* _Fragment do analizy_
Na poniższej mapie działki należące do miasta, a będące w wieczystym użytkowaniu spółki RB Parrot zaznaczono kolorem czerwonym. Są to działki o numerach ewidencyjnych 2/70 obr. 21, 2/71 obr. 21, 2/72 obr. 21 i 2/150 obr 21.

 

 

Nie możemy wypowiedzieć umów temu przedsiębiorcy, bo wtedy już nigdy nie odzyskamy tych blisko 5 mln zł – tłumaczy wiceprezydent Pawlak

Firma, która chce zainwestować ogromne pieniądze w budowę nowej galerii handlowej w naszym mieście, od 2019 r. nie reguluje opłat za użytkowanie wieczyste miejskich nieruchomości położonych na wskazanym terenie inwestycyjnym. Jej dług z tego tytułu wynosi obecnie aż blisko 5 mln zł. Legionowscy urzędnicy robią co mogą, aby odzyskać te pieniądze – zakładają temu przedsiębiorcy sprawy sądowe, wpisują się do hipotek tych i innych należących do niego nieruchomości oraz składają wnioski egzekucyjne do komorników. Niestety, bez skutku. – Gdy tylko pojawiły się nieprawidłowości związane z brakiem płatności przez firmę RB Parrot, urząd podjął natychmiastowo działania zgodne z literą prawa. Tak, aby w możliwie jak najszybszym czasie oraz bez uchybień prawnych rozwiązać dany problem. Niestety najszybciej nie oznacza natychmiastowo. Urząd miasta po wypełnieniu wszelkich formalności przekazuje sprawy do sądów np. w celu uzyskania decyzji o eksmisji. Tam natomiast potrafią się one toczyć miesiącami, a nawet latami, w zależności od determinacji drugiej strony. Sprawa prowadzona jest w sposób niezwykle staranny, bowiem jakiekolwiek uchybienia prawne w działaniach gminy mogłyby skutkować utratą możliwości egzekucji zaległych pieniędzy – tłumaczy wiceprezydent Marek Pawlak w odpowiedzi udzielonej 18 marca 2024 r. na wskazaną interpelację. – Urząd już w 2019 r. rozpoczął działania zmierzające do uregulowania przez nią należności. Łącznie w sprawie prowadzonych jest pięć postępowań. W sprawie opłaty za 2019 r. wszczęto postępowanie egzekucyjne na wniosek gminy miejskiej Legionowo. Z przyczyn niezależnych od gminy, powyższe postępowanie zostało zawieszone przez komornika na skutek decyzji sądu. W sprawach opłat za lata 2020 – 2023 gmina miejska Legionowo sukcesywnie występowała na drogę sądową celem dochodzenia zaległych należności. Powyższe postępowania sądowe nie zostały prawomocnie zakończone. Od orzeczeń tj. wyroków bądź nakazów zapłaty zasądzających na korzyść gminy dochodzone należności wniesiono stosowne środki zaskarżenia. Gmina nie dąży natomiast do rozwiązania umowy, gdyż uniemożliwiłoby to egzekucję zaległych należności i w istocie mogłoby udaremnić prowadzone postępowanie egzekucyjne, jak również przyszłe egzekucje – dodaje następnie.

* _Dostarczone materiały_
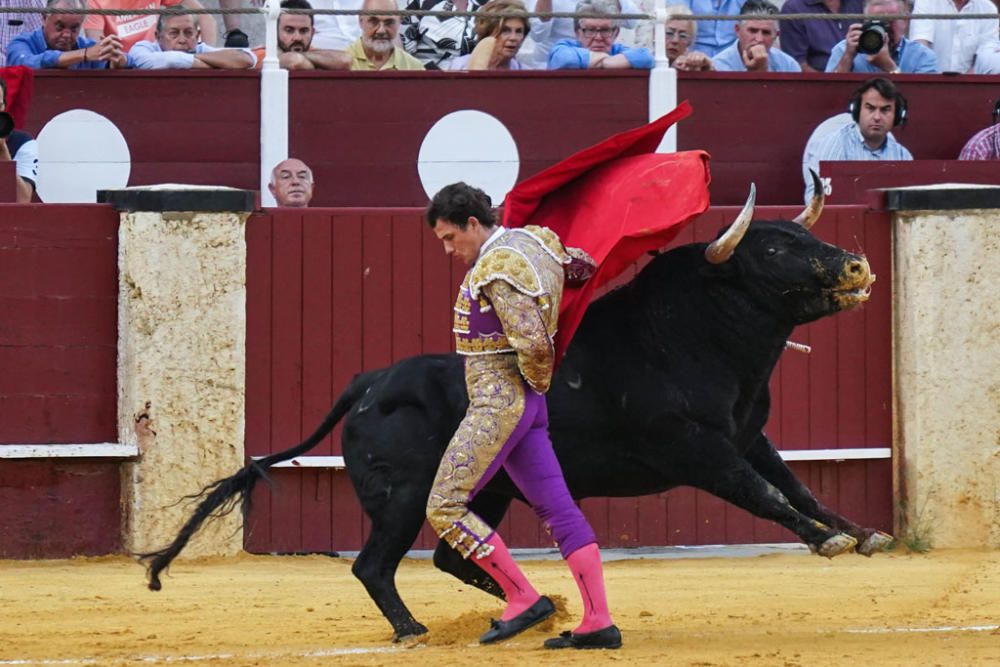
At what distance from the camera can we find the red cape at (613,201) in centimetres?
559

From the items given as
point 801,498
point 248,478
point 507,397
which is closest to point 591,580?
point 507,397

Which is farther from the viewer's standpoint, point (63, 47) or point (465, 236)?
point (63, 47)

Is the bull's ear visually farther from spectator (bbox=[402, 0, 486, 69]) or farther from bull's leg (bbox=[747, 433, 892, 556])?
spectator (bbox=[402, 0, 486, 69])

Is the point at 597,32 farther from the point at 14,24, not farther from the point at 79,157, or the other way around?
the point at 14,24

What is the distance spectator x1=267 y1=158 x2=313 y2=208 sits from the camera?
9.02 meters

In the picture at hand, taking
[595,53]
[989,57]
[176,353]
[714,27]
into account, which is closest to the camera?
[176,353]

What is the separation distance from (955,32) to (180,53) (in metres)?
4.26

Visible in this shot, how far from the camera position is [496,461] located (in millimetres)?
5348

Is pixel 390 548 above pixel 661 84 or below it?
below

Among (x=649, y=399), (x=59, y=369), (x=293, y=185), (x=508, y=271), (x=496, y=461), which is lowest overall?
(x=496, y=461)

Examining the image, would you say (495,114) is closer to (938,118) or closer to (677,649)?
(938,118)

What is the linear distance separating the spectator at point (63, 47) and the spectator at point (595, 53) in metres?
2.27

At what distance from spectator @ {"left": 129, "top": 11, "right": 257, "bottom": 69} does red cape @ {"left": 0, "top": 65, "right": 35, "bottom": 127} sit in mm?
770

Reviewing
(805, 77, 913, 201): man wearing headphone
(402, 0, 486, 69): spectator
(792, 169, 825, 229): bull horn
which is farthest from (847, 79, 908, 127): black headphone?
(792, 169, 825, 229): bull horn
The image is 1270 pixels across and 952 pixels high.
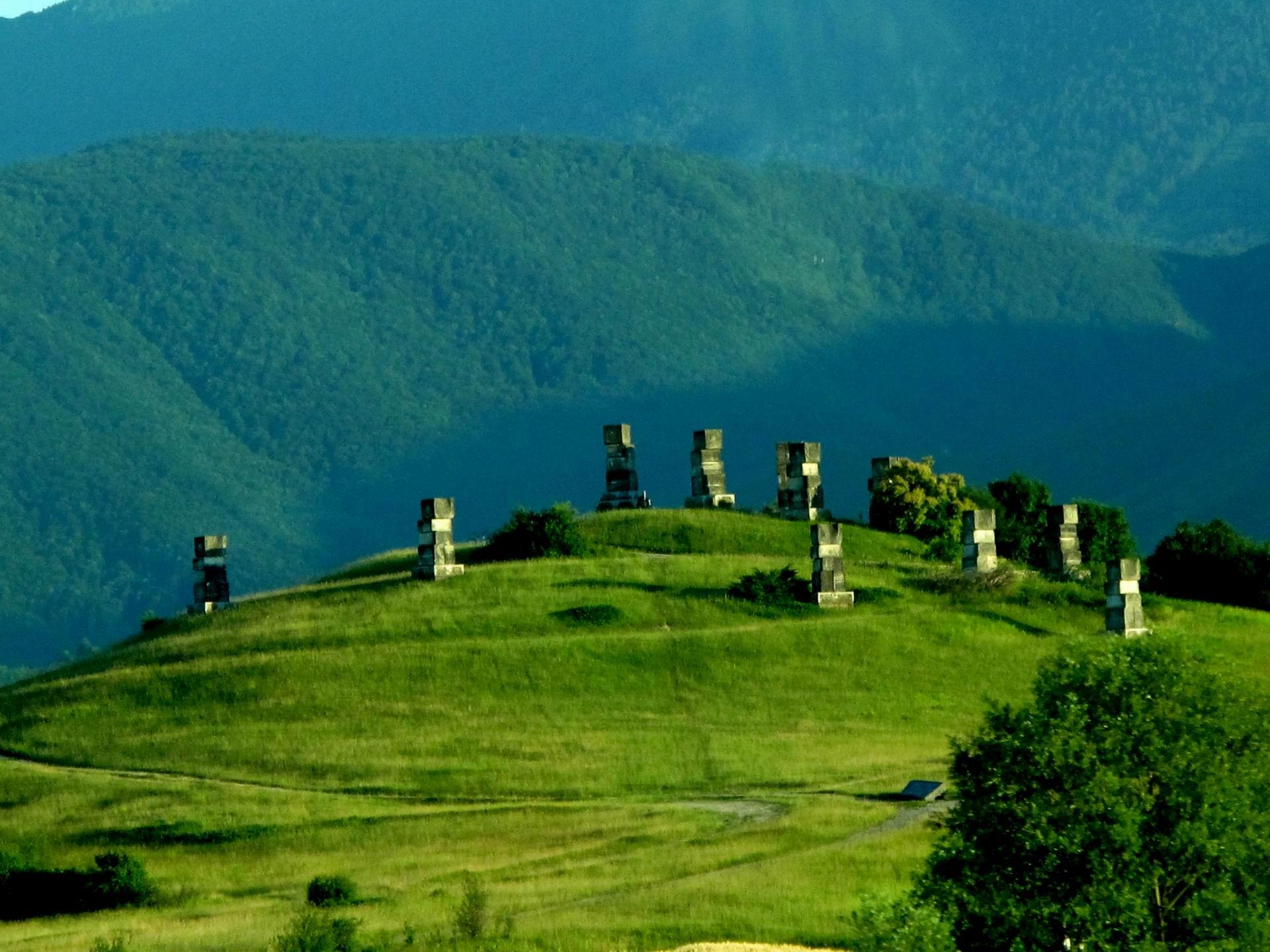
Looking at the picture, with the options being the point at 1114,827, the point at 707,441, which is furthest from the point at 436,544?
the point at 1114,827

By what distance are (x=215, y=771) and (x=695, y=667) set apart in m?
12.3

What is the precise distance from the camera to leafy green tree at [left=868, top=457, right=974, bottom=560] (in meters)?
81.1

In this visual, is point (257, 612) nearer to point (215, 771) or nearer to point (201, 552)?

* _Zlecenie 1_
Podaj, ile postępowań łącznie prowadzi się w sprawie według tekstu o długu spółki RB Parrot.
* _Zlecenie 2_
Przepisz fragment tekstu o długu spółki RB Parrot od słów "Na poniższej mapie" aż do słów "2/150 obr 21.", zastępując "kolorem czerwonym" wyrażeniem "kolorem niebieskim".

* _Pole odpowiedzi 1_
Pięć.

* _Pole odpowiedzi 2_
Na poniższej mapie działki należące do miasta, a będące w wieczystym użytkowaniu spółki RB Parrot zaznaczono kolorem niebieskim. Są to działki o numerach ewidencyjnych 2/70 obr. 21, 2/71 obr. 21, 2/72 obr. 21 i 2/150 obr 21.